El
mundial de futbol (quizá haya otro) ha terminado y ahora, 1:41 del recién
parido martes, caigo en la cuenta de su fin. Me viene a la mente esa cita que
tanto he escuchado, no logro recordar de quién es pero dice algo así: el futbol
es ese deporte donde juegan once contra once y siempre ganan los alemanes.
Ganó
el juego bonito y propositivo, lástima por Messi, aunque le dieron ese
inmerecido premio de consolación. No parecían once contra once, un par de
jugadores no pueden hacer lo que sus compañeros no (aunque sí los llevan a la
final), y sí, ganaron los alemanes.
En
medio de este no saberme sin mundial pienso en algunas personas que sin duda se
habrán alegrado una enormidad por el resultado del partido. Por mi parte, no sé
bien cómo era eso de vivir sin mundial, medio empiezo a darme cuenta y no me
convence del todo. Incluso lo poco que escribía lo hacía pensando en el redondo
y las patadas que convierte en euforia.
Habrá que cambiar de tema mientras tacho los días del calendario, sólo
son 1423 para Rusia 2018, ni más ni menos (y la cifra me hace pensar en una
posible formación).
Y
nada, las injusticias y los caprichos se dan en todos lados, pero también las
sonrisas. Ahora les sugiero airadamente que me recomienden tema de
conversación. El chiste, dicen
seriamente, es persistir, no claudicar, escribir y escribir, hacerlo bien, entregarse
al texto o de plano no hacerlo y dedicarse a otra cosa. Yo quiero ser necio.
Y
como buen necio, puedo contar la misma anécdota de siempre, la que sólo pienso
y jamás he compartido. Decir en principio, porque sin un buen comienzo no hay
final digno de la memoria, que amanecí en un lugar que no era el mío pero me
sentía de maravilla. Había tanto por ver, por hacer, por probar y recorrer, el
pequeño gran paso, a mi manera; pero me volví y la vi y me perdí y no supe que
fue de mí, pura sonrisa.
Un
día soleado comenzaba, la búsqueda del mercado, los reclamos superados del día
anterior, el preludio de los que estaban por venir, su mano, mis silencios, sus
labios, mi vida, su andar seguro, mi por un segundo de tu tiempo doy el mundo.
Uno
puede describir cada detalle de un día específico, hora por hora, sitio por
sitio, cada mirada y cada abrazo, pero tiene razón, es mejor cuando se vive.

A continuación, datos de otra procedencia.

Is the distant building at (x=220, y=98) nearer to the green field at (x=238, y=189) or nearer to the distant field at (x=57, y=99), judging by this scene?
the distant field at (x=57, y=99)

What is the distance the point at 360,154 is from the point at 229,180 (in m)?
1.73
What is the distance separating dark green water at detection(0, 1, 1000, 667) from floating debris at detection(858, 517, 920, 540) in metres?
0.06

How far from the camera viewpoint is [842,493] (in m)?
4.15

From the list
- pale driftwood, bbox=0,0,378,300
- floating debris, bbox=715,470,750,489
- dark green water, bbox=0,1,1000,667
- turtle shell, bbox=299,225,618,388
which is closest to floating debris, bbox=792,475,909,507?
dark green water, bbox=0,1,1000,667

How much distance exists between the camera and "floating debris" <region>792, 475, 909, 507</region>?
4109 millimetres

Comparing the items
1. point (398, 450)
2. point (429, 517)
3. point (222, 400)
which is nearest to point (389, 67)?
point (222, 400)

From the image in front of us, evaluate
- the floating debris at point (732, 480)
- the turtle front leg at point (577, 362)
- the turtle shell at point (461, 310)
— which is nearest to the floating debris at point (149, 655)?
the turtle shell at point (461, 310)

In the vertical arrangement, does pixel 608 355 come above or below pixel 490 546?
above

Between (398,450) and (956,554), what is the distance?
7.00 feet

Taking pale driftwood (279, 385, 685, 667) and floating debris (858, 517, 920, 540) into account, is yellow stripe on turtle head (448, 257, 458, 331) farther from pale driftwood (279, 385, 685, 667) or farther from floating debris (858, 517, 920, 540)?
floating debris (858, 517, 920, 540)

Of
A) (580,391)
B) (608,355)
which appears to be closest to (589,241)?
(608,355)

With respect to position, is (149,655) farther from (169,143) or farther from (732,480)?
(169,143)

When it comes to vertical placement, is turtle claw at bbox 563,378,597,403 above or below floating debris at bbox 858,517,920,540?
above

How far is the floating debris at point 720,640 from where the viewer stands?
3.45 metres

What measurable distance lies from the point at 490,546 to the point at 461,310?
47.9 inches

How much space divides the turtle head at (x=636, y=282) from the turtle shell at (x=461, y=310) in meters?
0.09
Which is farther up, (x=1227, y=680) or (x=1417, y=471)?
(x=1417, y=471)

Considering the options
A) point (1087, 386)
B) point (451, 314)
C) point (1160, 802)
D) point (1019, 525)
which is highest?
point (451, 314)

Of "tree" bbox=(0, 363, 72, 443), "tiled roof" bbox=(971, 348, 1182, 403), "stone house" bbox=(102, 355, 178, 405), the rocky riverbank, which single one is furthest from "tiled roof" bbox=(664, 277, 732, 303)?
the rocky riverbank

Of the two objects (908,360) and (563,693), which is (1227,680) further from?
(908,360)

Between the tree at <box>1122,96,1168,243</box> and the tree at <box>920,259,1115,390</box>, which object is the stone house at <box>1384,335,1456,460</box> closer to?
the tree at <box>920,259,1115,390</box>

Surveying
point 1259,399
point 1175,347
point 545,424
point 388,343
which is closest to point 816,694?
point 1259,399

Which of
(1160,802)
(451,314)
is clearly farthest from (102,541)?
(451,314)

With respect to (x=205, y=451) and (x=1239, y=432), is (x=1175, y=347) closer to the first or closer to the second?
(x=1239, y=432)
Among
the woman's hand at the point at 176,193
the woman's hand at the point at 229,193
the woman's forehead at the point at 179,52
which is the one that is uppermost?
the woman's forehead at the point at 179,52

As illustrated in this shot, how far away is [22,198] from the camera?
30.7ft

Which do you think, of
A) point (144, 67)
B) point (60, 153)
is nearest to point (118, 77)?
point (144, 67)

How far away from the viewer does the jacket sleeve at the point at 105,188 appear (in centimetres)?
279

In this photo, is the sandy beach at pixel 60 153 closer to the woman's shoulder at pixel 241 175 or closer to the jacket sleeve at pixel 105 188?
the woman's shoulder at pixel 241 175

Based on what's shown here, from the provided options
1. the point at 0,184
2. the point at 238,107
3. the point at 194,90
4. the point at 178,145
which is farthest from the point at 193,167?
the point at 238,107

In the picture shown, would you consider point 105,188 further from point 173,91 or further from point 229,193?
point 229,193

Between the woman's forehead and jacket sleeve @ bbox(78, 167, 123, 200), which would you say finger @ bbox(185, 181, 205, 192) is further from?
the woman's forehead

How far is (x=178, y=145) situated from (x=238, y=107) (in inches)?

Las palabras suelen no bastar, algo se pierde, desde que el aire despeina su
cabello hasta que yo escribo la primera letra pasa tanto que no es igual. Pero
podría intentar contagiar la maravilla de aquel insecto posado sobre una blusa
exhibida a media calle, insecto desconocido e inmóvil, apenas se puede adivinar
que respira y observa, que se da su tiempo para pensar y maravillarse por el
lugar en el que se encuentra. Se deja observar y nada más le importa, sólo ese
instante en que se sabe vivo y amaga con dar un paso. Pero no se mueve, y lo
observo y ella también, y aquel y tantos más. Es un puesto alejado del bullicio
infaltable en las ciudades, pero nuestro latir lleva ese otro ritmo más
agitado, más apresurado; el insecto está por revelar su secreto, la epifanía
que cambia vidas o las termina, está por dar ese paso que le da sentido a la
existencia… pero no hay tiempo, creemos que no lo hay, volteamos a otro lado,
abandonamos la espera y miramos a nuestro alrededor. De pronto pasa, mis ojos se
cruzan con los de ella, desaparece el insecto, los transeúntes, las blusas, el
sol.
Y el
secreto de la vida deja de importar cuando la vida se posa ante uno, no
importan los cerrojos y misterios, esos ya irán desapareciendo, uno a uno,
cuando la bombilla de la noche se apague.